Friday, March 16, 2012

Danny Trejo Week: Slayer (2006)

Almost a good movie, Trejo.  This movie comes to us courtesy of Starz, which is why it's streaming on Netflix.  Any chance I get to not waste a rental on crap is good.  To be fair, this movie does have some good moments in it.  If it was in the hands of a better Director and had a Script Doctor or two, it might be real good.  The problem is that it has one man as the Writer, Producer, Director and Editor.  There is a reason why you hire other people to work on your movie, you know.  When you do the actual Direction and Editing, there's no secondary voice to check things that you may have missed or to suggest changes that might be needed.  There are some good 'triple-threat' talents out there, but there are also a lot of Ed Woods too.  The film is a B-Movie extravaganza, featuring regulars like Trejo, Casper Van Dien and people who used be famous like Lynda Carter.  I love you, Lynda, but it's true.  This movie is full of vampires and soldiers, so get used to shooting and retcons about vampire rules.  Do they handle it better than other films?  To find out, read on...

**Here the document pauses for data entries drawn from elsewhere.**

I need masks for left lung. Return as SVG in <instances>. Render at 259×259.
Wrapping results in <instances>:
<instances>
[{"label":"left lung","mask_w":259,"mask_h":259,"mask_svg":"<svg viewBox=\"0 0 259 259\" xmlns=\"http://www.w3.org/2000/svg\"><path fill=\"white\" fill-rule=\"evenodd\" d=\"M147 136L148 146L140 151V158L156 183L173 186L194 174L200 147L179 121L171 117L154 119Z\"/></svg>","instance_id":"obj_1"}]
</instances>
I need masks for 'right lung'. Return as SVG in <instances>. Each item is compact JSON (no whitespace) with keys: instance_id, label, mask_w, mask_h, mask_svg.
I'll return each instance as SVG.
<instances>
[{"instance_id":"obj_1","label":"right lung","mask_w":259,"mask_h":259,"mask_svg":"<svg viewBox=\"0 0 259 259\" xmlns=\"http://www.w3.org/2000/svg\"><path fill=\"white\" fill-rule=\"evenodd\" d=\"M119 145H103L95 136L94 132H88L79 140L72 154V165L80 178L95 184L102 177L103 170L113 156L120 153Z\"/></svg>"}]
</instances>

In the 'cold open,' a bunch of soldiers wander around in the Jungle and get attacked by Vampires.  No rhyme or reason to it.

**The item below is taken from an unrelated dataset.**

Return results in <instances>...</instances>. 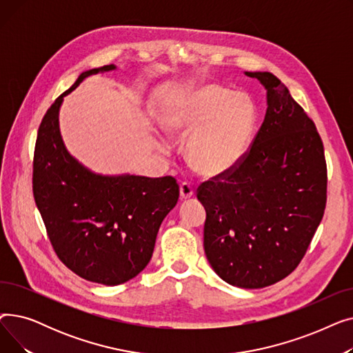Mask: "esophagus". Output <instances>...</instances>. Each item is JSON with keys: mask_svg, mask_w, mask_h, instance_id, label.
I'll return each instance as SVG.
<instances>
[{"mask_svg": "<svg viewBox=\"0 0 353 353\" xmlns=\"http://www.w3.org/2000/svg\"><path fill=\"white\" fill-rule=\"evenodd\" d=\"M194 194V189L190 183L184 181L180 184V197L181 200H186V199H190L192 196Z\"/></svg>", "mask_w": 353, "mask_h": 353, "instance_id": "34e87169", "label": "esophagus"}]
</instances>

After that, Lynda sends the soldiers back to find her daughter.  Oh and to kill the Vampires that are murdering the locals.  More the first part though.

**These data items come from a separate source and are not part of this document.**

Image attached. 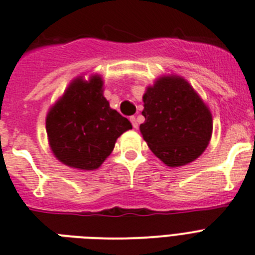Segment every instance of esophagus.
Wrapping results in <instances>:
<instances>
[{
	"label": "esophagus",
	"instance_id": "obj_1",
	"mask_svg": "<svg viewBox=\"0 0 255 255\" xmlns=\"http://www.w3.org/2000/svg\"><path fill=\"white\" fill-rule=\"evenodd\" d=\"M130 121H131V124H132V128H134V129H136V128H138V121H136V117L131 116L130 117Z\"/></svg>",
	"mask_w": 255,
	"mask_h": 255
}]
</instances>
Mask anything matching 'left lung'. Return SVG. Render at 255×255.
Returning a JSON list of instances; mask_svg holds the SVG:
<instances>
[{"label": "left lung", "mask_w": 255, "mask_h": 255, "mask_svg": "<svg viewBox=\"0 0 255 255\" xmlns=\"http://www.w3.org/2000/svg\"><path fill=\"white\" fill-rule=\"evenodd\" d=\"M143 102L140 132L164 164L184 166L206 150L213 130L212 114L188 80L159 76L145 89Z\"/></svg>", "instance_id": "obj_1"}]
</instances>
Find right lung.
<instances>
[{"label": "right lung", "instance_id": "add662e5", "mask_svg": "<svg viewBox=\"0 0 255 255\" xmlns=\"http://www.w3.org/2000/svg\"><path fill=\"white\" fill-rule=\"evenodd\" d=\"M132 129L103 96L101 75L78 76L49 108L46 130L49 148L69 167L93 171L115 148L117 138Z\"/></svg>", "mask_w": 255, "mask_h": 255}]
</instances>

The Vampires attack in broad daylight and aren't affected by crosses.  The explanation from one Vampire is that mythology was just made up to make people do things like stay home at night.  Fair enough.

However, a Bartender says that they aren't affected by crosses because 'they don't know religion.'  Not so good.  Oh yeah, that's Darth Maul BTW.
The Vampire group's seeming-Leader captures the black best friend and converts him...but only after he does an exposition dump and dies.  That's a well-written character, huh?  'Here's a bunch of information...and, well, it's my time to die.'
The Vampires attack our soldier friends in one of the film's three plots.  Yeah, they can't focus on anything for more than two minutes.  Can you imagine what that's...ooh, a squirrel!!!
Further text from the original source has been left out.